DOCUMENT EXTRACT
....
During her bath she discovers a young girl's mutilated corpse whose death was caused by strangulation. Upon Dina's scream the whole district shows up and she is immediately detained by the police, thus becoming the main suspect. Pyotr Matyukhin (Mikhail Filippov), investigator of the local department of internal affairs, begins to pressure the girl into confessing to the murder. All the evidence points to Dina; there are even photos where Dina is pictured next to the deceased in a beach restaurant near the local sight – Snake Spring. But these photographic materials do not correspond to reality.

Professional photographer Andrei (Dmitry Maryanov) who supposedly made these pictures claims that he does not remember anything of the sort. Thanks to the intervention of school director Tamara Georgievna (Olga Ostroumova), Dina returns to work and to everyday life. But the investigator does not remove her from the list of suspects and makes her sign a written pledge not to leave.

Tamara Georgievna, having great authority in the city, tries in every possible way to change the course of the investigation in this case. She is actively assisted by the school secretary Andron Balashov (Yevgeny Mironov), a former prodigious pupil of the same school and pride of the city.
....
PROBLEM 1
According to the plot summary, who pressures Dina to confess to the murder, and what position does he hold?
PROBLEM 2
The plot summary says Dina returns to work and everyday life. Explain why she is able to do so.
PROBLEM 3
Transcribe the passage of the plot summary that begins at the words "During her bath" and ends after the words "correspond to reality.".

ENTRIES SHOWN
....
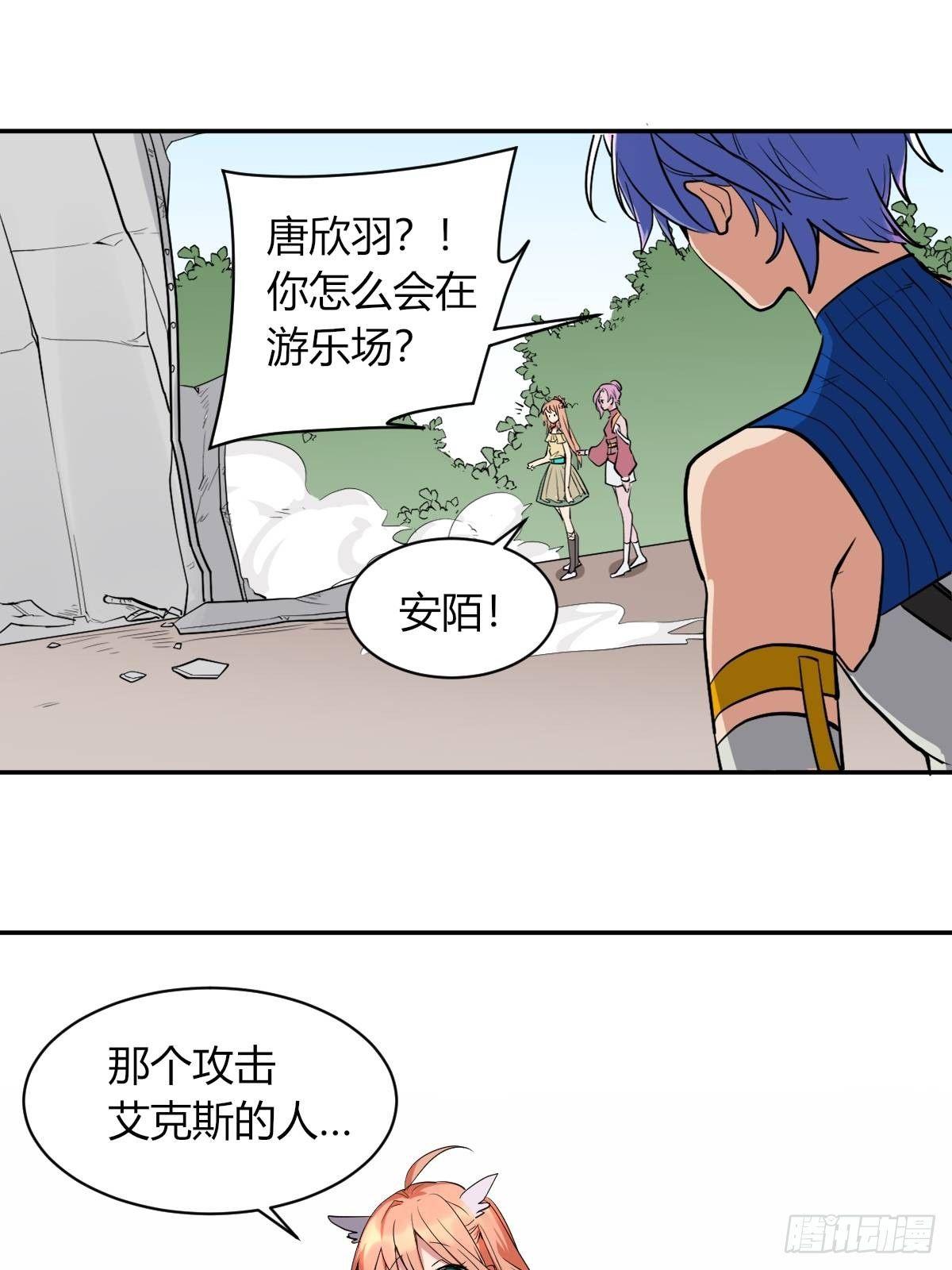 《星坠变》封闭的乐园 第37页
....
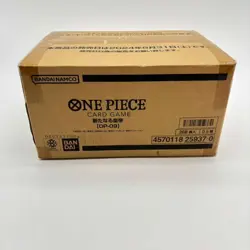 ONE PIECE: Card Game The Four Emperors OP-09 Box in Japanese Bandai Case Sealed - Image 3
....
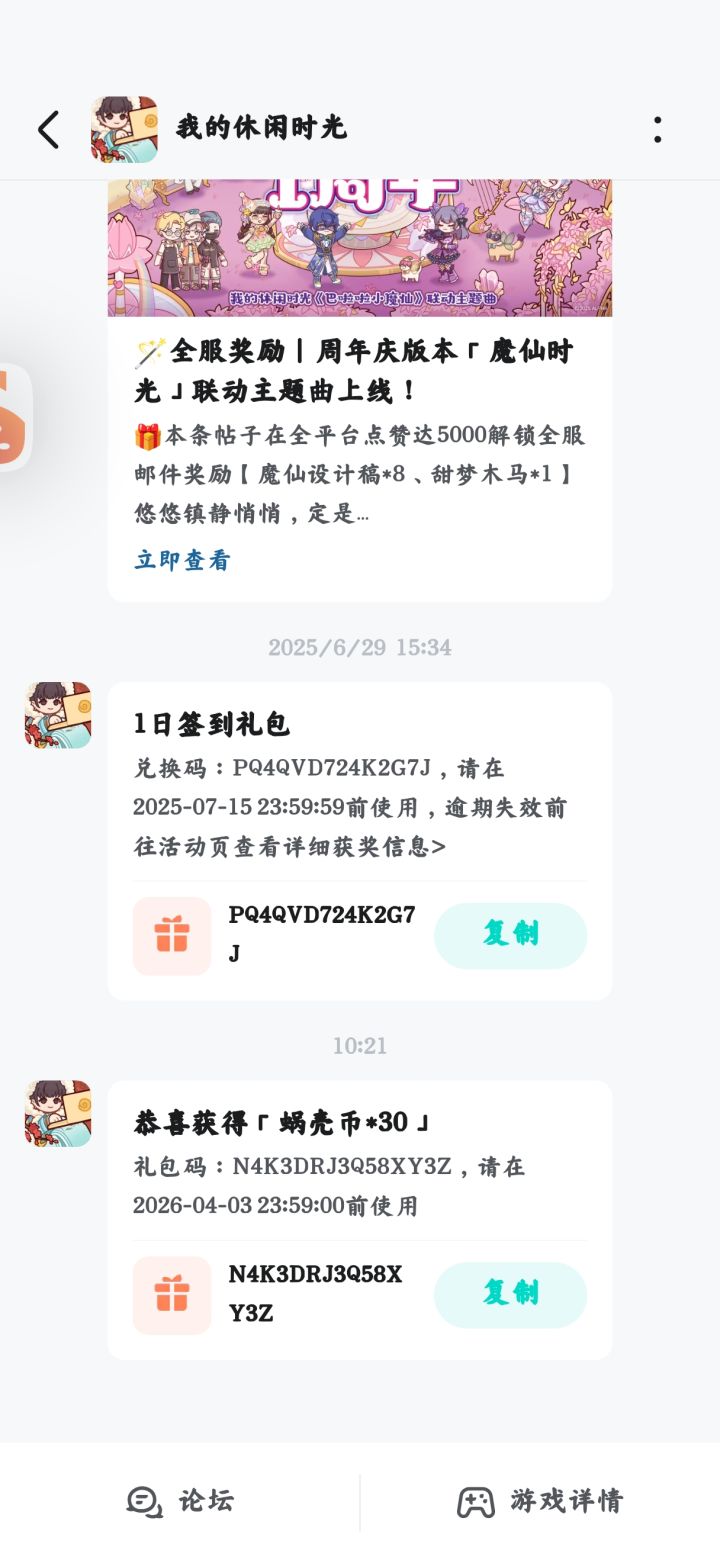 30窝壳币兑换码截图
....
EXERCISE OUTPUT 1
Pyotr Matyukhin, the investigator of the local department of internal affairs.

EXERCISE OUTPUT 2
Dina returns to work and everyday life because the school director, Tamara Georgievna, intervenes on her behalf. Even so, the investigator keeps her on the list of suspects and makes her sign a written pledge not to leave.

EXERCISE OUTPUT 3
During her bath she discovers a young girl's mutilated corpse whose death was caused by strangulation. Upon Dina's scream the whole district shows up and she is immediately detained by the police, thus becoming the main suspect. Pyotr Matyukhin (Mikhail Filippov), investigator of the local department of internal affairs, begins to pressure the girl into confessing to the murder. All the evidence points to Dina; there are even photos where Dina is pictured next to the deceased in a beach restaurant near the local sight – Snake Spring. But these photographic materials do not correspond to reality.